◆ Work order
From the material below, tally every line containing "Vietnam"; reply with the total only.

^^^^^^^^

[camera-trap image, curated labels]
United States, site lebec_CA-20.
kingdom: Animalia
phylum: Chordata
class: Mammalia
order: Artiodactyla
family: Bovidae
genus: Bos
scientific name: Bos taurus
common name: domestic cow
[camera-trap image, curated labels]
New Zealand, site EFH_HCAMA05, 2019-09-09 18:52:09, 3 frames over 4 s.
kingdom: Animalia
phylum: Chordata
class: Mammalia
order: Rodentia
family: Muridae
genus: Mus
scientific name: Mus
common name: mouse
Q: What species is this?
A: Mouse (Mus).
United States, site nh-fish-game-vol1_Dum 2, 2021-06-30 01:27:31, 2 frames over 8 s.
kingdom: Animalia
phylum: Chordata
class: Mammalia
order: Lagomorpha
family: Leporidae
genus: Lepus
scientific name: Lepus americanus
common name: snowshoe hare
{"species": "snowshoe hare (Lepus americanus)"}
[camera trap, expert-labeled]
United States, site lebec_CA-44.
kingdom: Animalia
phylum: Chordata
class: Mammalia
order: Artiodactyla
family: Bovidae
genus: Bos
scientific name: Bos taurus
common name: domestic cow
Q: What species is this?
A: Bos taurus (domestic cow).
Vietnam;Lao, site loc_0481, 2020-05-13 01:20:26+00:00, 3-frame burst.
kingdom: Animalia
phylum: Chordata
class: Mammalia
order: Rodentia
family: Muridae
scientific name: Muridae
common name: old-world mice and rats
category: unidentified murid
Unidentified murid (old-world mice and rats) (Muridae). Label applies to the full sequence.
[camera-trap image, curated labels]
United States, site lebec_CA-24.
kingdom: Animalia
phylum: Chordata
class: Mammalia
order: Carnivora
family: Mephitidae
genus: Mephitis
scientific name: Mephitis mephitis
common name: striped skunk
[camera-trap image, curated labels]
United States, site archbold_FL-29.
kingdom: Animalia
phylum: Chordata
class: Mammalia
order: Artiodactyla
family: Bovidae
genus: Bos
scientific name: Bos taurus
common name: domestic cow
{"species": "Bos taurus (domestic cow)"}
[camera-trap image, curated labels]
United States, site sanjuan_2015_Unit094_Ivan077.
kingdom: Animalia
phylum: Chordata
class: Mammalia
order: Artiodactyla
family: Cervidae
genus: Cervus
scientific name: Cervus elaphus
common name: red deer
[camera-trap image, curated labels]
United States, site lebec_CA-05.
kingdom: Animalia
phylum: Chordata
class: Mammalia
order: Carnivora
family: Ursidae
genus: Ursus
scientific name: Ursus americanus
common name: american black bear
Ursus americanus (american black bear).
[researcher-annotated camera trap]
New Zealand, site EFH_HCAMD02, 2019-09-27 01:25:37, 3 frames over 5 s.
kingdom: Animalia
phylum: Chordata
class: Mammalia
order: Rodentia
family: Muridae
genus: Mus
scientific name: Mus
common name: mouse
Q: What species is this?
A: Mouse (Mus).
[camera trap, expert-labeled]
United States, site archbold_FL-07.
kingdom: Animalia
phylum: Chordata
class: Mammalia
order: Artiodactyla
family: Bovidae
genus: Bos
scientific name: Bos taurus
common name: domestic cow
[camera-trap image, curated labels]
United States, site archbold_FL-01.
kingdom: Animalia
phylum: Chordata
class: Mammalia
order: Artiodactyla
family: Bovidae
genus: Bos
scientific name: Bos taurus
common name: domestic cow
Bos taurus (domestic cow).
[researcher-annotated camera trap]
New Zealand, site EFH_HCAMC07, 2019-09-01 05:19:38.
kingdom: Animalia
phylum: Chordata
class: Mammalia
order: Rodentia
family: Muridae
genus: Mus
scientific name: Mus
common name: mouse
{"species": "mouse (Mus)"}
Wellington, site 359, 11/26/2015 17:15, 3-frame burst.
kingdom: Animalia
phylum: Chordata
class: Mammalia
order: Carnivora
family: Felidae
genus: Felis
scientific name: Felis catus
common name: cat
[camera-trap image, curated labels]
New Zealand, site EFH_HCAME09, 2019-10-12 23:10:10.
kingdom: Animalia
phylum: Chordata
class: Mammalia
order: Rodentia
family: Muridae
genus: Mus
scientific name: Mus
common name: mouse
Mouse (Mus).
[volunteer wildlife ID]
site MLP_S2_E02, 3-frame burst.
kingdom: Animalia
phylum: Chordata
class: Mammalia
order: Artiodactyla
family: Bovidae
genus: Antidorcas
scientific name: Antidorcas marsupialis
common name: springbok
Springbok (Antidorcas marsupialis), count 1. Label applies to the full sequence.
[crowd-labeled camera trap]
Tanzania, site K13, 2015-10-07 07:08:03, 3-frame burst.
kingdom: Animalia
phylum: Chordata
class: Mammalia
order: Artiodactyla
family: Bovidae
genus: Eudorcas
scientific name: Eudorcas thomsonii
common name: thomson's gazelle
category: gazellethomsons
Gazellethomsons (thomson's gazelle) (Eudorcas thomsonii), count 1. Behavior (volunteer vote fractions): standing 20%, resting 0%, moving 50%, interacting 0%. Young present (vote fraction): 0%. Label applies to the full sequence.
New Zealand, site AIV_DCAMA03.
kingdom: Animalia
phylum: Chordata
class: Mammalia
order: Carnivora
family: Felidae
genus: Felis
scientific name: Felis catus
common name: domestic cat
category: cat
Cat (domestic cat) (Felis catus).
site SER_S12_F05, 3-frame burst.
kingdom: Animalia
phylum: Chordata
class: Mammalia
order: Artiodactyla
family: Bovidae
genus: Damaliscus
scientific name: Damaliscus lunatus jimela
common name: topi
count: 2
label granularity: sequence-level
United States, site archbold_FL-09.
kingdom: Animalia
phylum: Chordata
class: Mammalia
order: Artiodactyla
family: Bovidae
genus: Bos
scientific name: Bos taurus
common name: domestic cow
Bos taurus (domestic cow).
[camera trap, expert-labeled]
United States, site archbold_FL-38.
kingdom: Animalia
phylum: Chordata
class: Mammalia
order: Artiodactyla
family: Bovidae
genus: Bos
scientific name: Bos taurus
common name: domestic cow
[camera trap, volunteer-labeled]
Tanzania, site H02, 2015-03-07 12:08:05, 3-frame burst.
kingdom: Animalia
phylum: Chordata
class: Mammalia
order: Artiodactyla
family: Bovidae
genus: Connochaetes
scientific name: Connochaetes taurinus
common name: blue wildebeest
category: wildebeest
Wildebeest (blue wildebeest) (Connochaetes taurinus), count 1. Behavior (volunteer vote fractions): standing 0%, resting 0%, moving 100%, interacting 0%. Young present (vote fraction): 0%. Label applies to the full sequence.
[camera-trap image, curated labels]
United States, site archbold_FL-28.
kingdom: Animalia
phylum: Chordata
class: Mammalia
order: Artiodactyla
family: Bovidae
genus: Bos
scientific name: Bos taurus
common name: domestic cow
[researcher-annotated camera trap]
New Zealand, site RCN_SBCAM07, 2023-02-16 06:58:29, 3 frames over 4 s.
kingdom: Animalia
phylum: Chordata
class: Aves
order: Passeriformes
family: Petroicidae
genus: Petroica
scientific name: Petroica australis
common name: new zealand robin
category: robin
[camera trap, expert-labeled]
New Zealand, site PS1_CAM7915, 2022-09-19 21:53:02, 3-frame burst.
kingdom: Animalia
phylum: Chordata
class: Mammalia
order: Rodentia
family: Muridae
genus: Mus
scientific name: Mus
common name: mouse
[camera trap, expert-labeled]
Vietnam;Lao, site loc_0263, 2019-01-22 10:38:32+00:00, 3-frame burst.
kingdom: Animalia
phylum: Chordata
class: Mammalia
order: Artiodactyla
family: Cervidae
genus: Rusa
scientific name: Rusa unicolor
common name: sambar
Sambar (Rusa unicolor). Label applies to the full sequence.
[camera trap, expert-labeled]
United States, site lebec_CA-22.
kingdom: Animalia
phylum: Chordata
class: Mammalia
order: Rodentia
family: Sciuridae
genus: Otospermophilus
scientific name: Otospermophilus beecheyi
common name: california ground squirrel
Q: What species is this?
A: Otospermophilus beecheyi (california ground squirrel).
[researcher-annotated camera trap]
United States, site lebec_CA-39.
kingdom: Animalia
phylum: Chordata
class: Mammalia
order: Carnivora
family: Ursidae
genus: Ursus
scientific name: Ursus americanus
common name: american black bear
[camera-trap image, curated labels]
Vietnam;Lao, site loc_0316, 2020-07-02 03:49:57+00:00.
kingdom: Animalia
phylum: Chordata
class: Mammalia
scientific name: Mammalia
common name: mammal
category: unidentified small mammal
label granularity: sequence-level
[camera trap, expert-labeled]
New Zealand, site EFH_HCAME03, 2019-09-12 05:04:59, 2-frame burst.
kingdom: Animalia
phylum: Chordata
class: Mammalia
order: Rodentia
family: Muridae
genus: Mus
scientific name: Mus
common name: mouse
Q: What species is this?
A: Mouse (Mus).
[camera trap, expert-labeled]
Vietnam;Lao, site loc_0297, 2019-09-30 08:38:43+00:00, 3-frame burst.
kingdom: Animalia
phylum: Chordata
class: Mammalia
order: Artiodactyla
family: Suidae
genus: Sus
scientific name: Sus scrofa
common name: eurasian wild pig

^^^^^^^^

◆ Written reply
4